**Task to complete:** For each entry, return the text exactly and omit any image.

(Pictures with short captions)
[Start of Attachment]

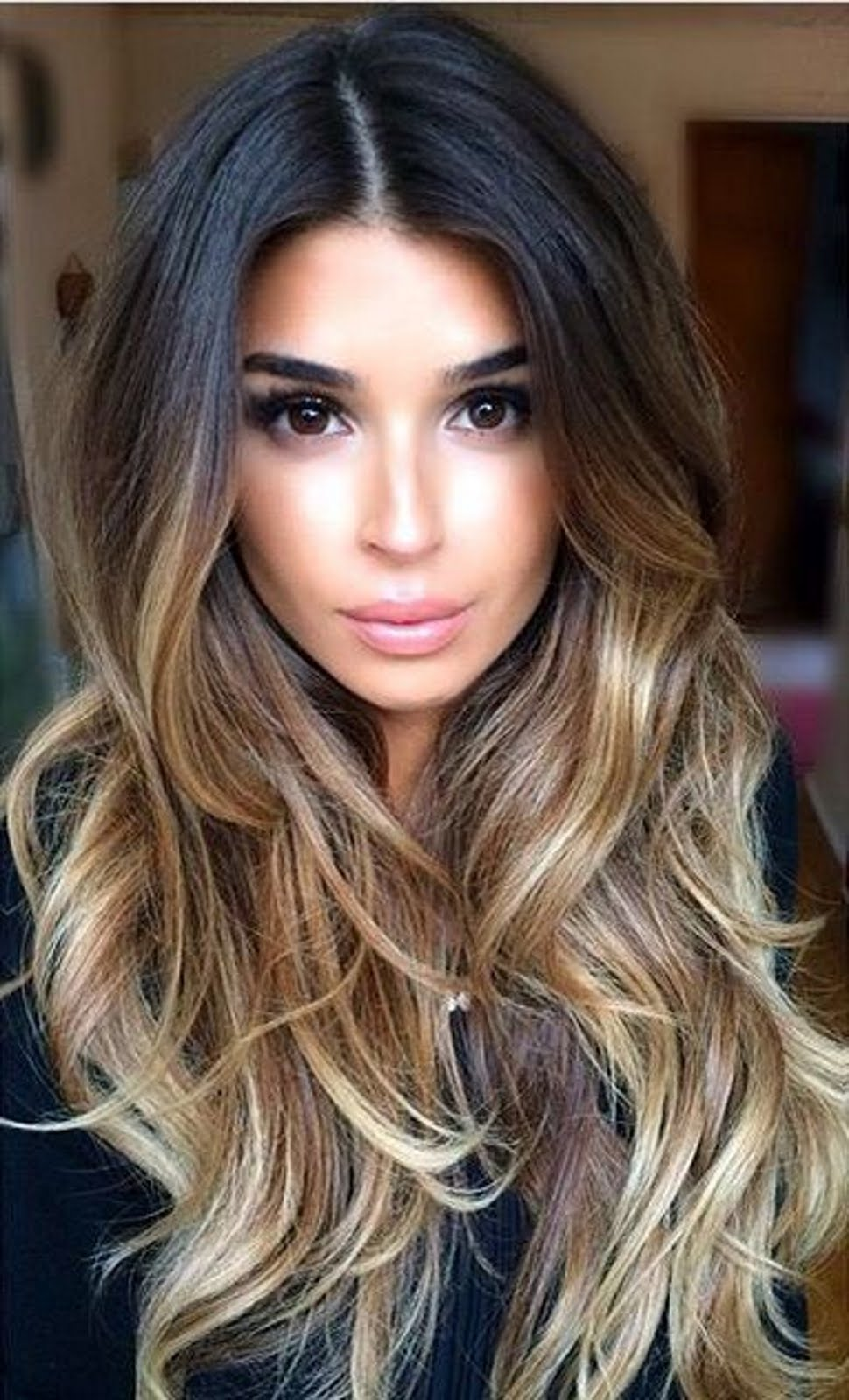 Haarfarbe dunkelblond: haare selber färben   gelbstich im haar ...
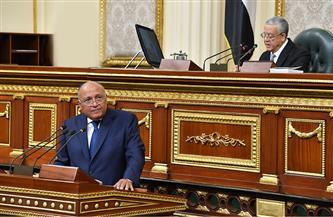 أبرز تصريحات وزير الخارجية سامح شكري أمام البرلمان
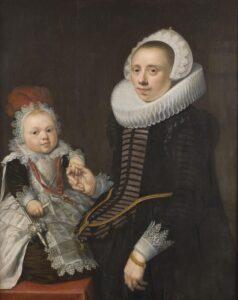 'Een sattijnen knechtges mutzien' – kinderkleding uit de boedel van Maria Lienaertz (1624)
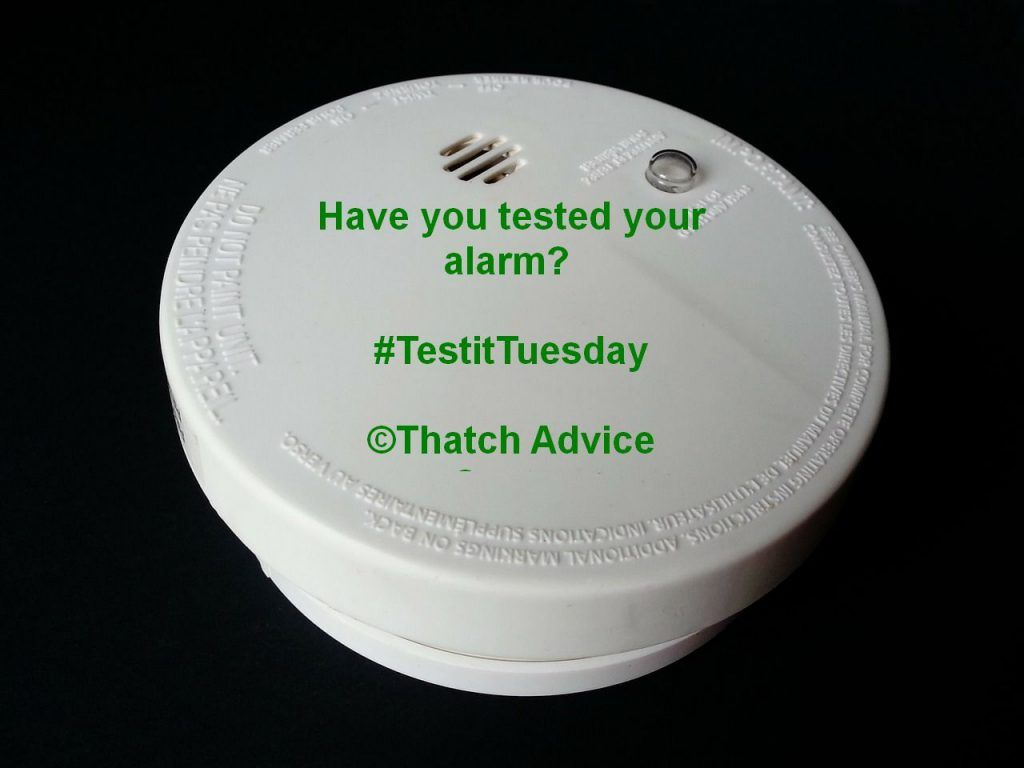 Test it Tuesday Test your alarm 1
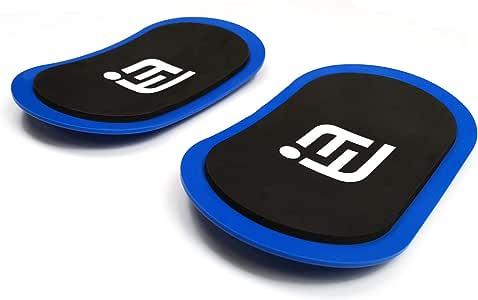 O RLY Exercise Slider Smooth Sliding on Carpet and Non-Carpet Surface Blue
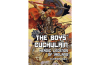 The Boys' Cuchulain: Heroic Legends of Ireland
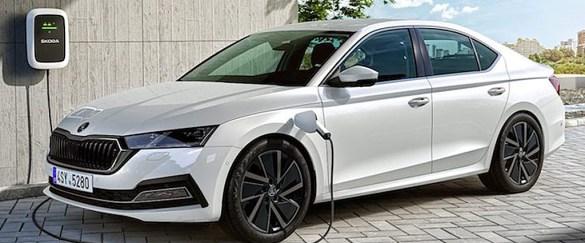 The new Škoda Octavia PHEV
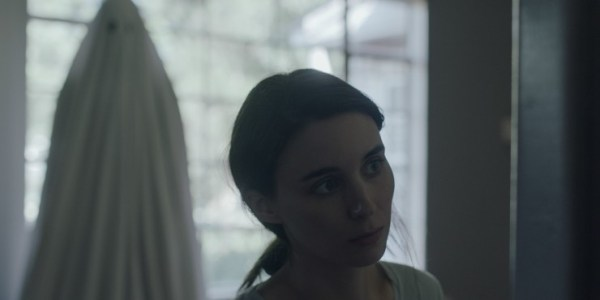 "Film Review – ""A Ghost Story"" By David Lowery"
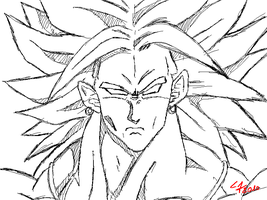 Broly Reference draw Paint by ShynTheTruth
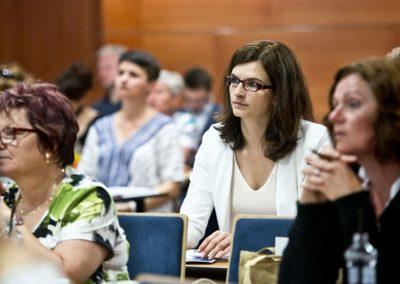 ucastnice-konference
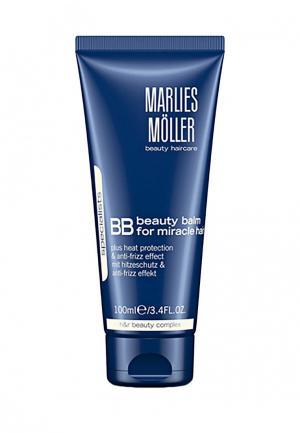 Бальзам для волос Marlies Moller Specialist непослушных 100 мл. Цвет: прозрачный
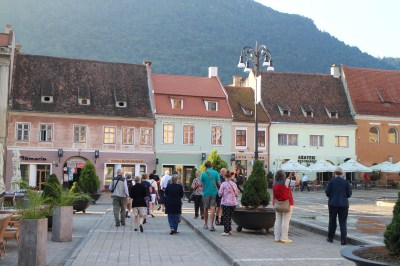 Our tour group wandering through the old town square after the local guide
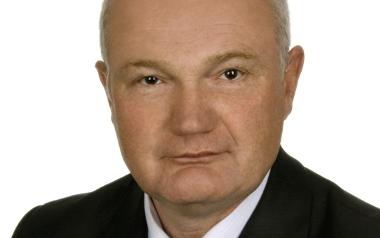 Polak Piotr
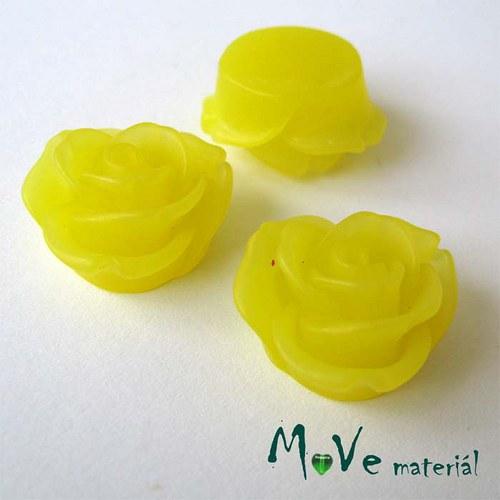 Kabošon květ průsvitný A2- resin - 2ks, žlutá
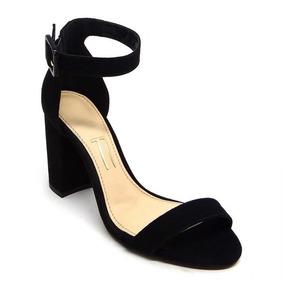 0f93cc65f6 Sandalia Salto Fino Com Tirinhas Na Frente - Sapatos no Mercado Livre Brasil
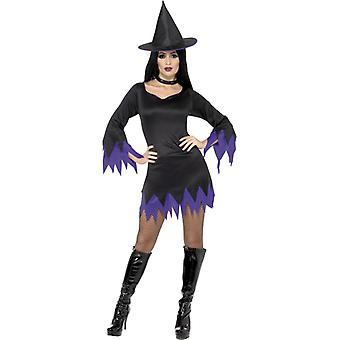 Witch costume ladies witch witch costume Halloween
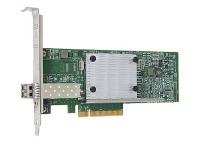 Адаптер HBA Qlogic Single port PCIe Gen3 to 10Gb Ethernet SR Optics Adapter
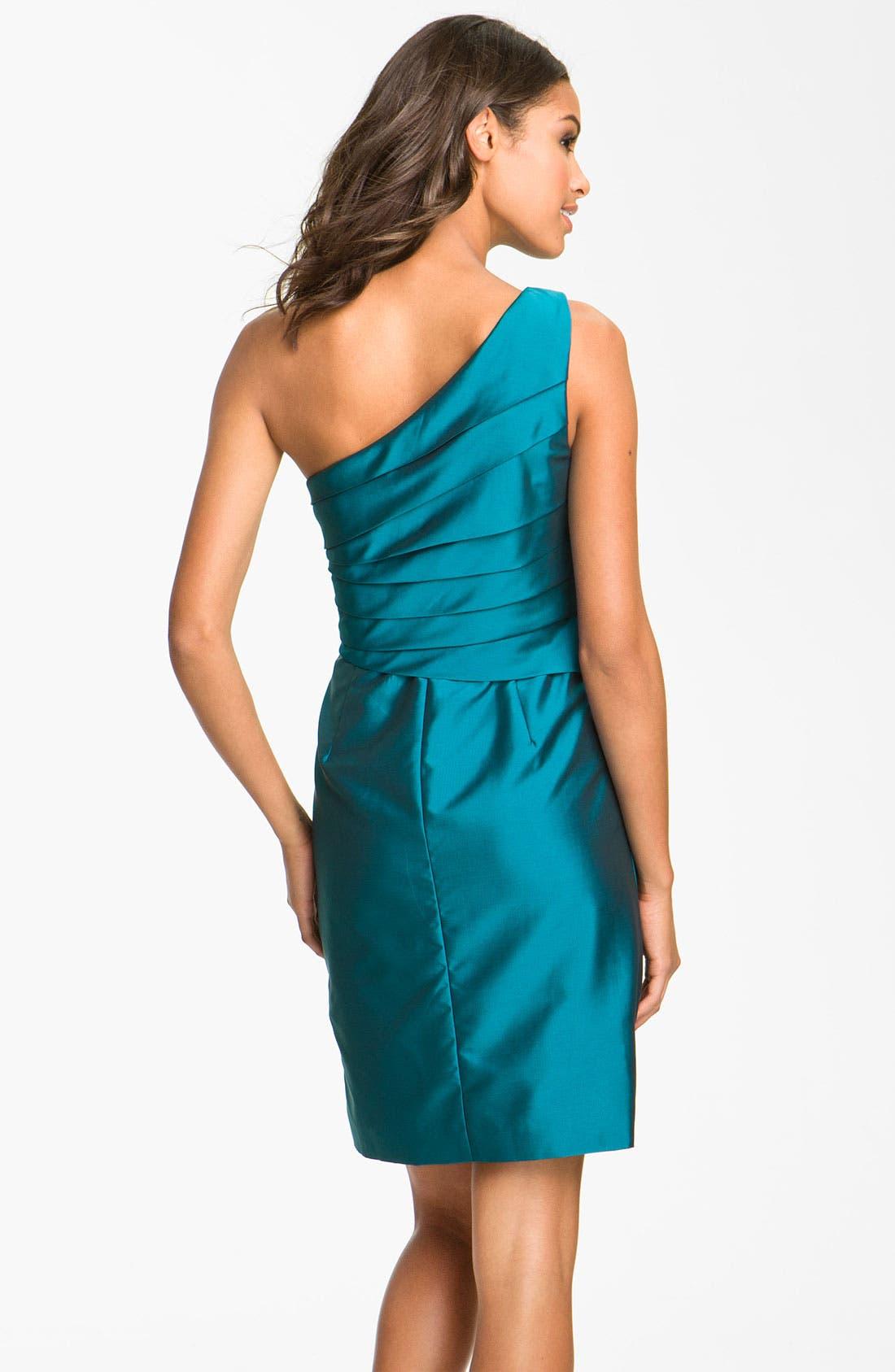Alternate Image 2  - Eliza J One Shoulder Taffeta Dress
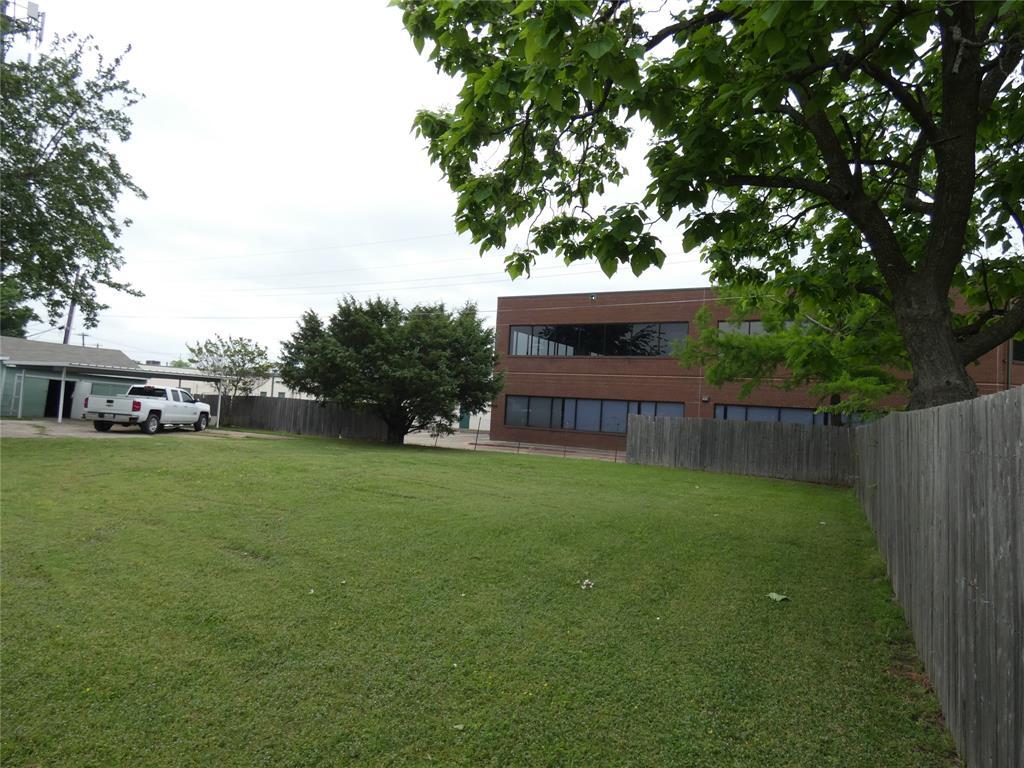 1614 Bruce  Drive, Garland, Texas 75043 - Acquisto Real Estate best mckinney realtor hannah ewing stonebridge ranch expert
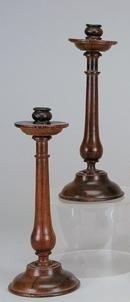 24: Pair of  rosewood candelsticks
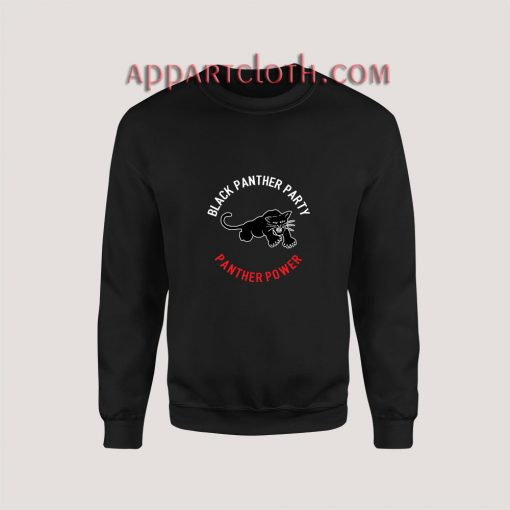 Black Panther Party Sweatshirt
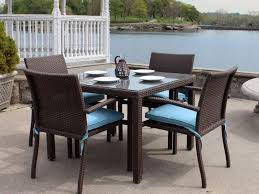 Clearance Patio Dining Set Beautiful Patio Dining Set Clearance Interior Design Blogs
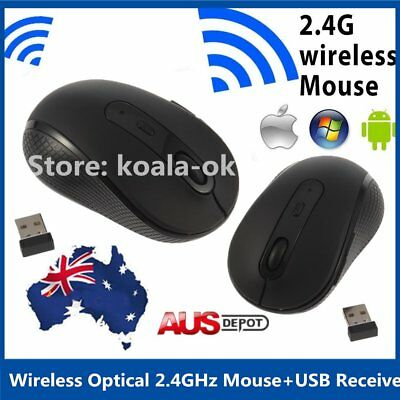 Hot Wireless Optical 2.4GHz Mouse Mice Slim +USB Receiver for Laptop PC Notebook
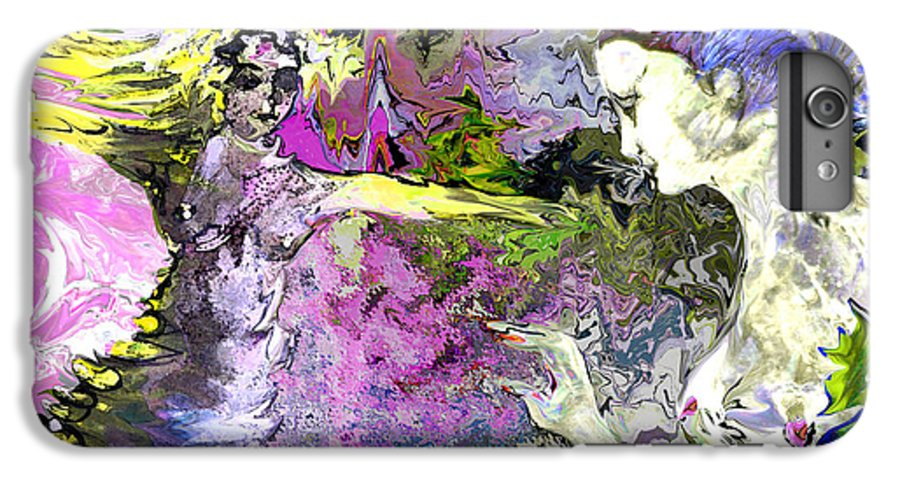 Miki IPhone 6 Plus Case featuring the painting Dance In Violet by Miki De Goodaboom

[End of Attachment]

**Output of the task:**
 Haarfarbe dunkelblond: haare selber färben   gelbstich im haar ...
 أبرز تصريحات وزير الخارجية سامح شكري أمام البرلمان
 'Een sattijnen knechtges mutzien' – kinderkleding uit de boedel van Maria Lienaertz (1624)
 Test it Tuesday Test your alarm 1
 O RLY Exercise Slider Smooth Sliding on Carpet and Non-Carpet Surface Blue
 The Boys' Cuchulain: Heroic Legends of Ireland
 The new Škoda Octavia PHEV
 "Film Review – ""A Ghost Story"" By David Lowery"
 Broly Reference draw Paint by ShynTheTruth
 ucastnice-konference
 Бальзам для волос Marlies Moller Specialist непослушных 100 мл. Цвет: прозрачный
 Our tour group wandering through the old town square after the local guide
 Polak Piotr
 Kabošon květ průsvitný A2- resin - 2ks, žlutá
 0f93cc65f6 Sandalia Salto Fino Com Tirinhas Na Frente - Sapatos no Mercado Livre Brasil
 Witch costume ladies witch witch costume Halloween
 Адаптер HBA Qlogic Single port PCIe Gen3 to 10Gb Ethernet SR Optics Adapter
Alternate Image 2  - Eliza J One Shoulder Taffeta Dress
 1614 Bruce  Drive, Garland, Texas 75043 - Acquisto Real Estate best mckinney realtor hannah ewing stonebridge ranch expert
 24: Pair of  rosewood candelsticks
 Black Panther Party Sweatshirt
 Clearance Patio Dining Set Beautiful Patio Dining Set Clearance Interior Design Blogs
 Hot Wireless Optical 2.4GHz Mouse Mice Slim +USB Receiver for Laptop PC Notebook
 Miki IPhone 6 Plus Case featuring the painting Dance In Violet by Miki De Goodaboom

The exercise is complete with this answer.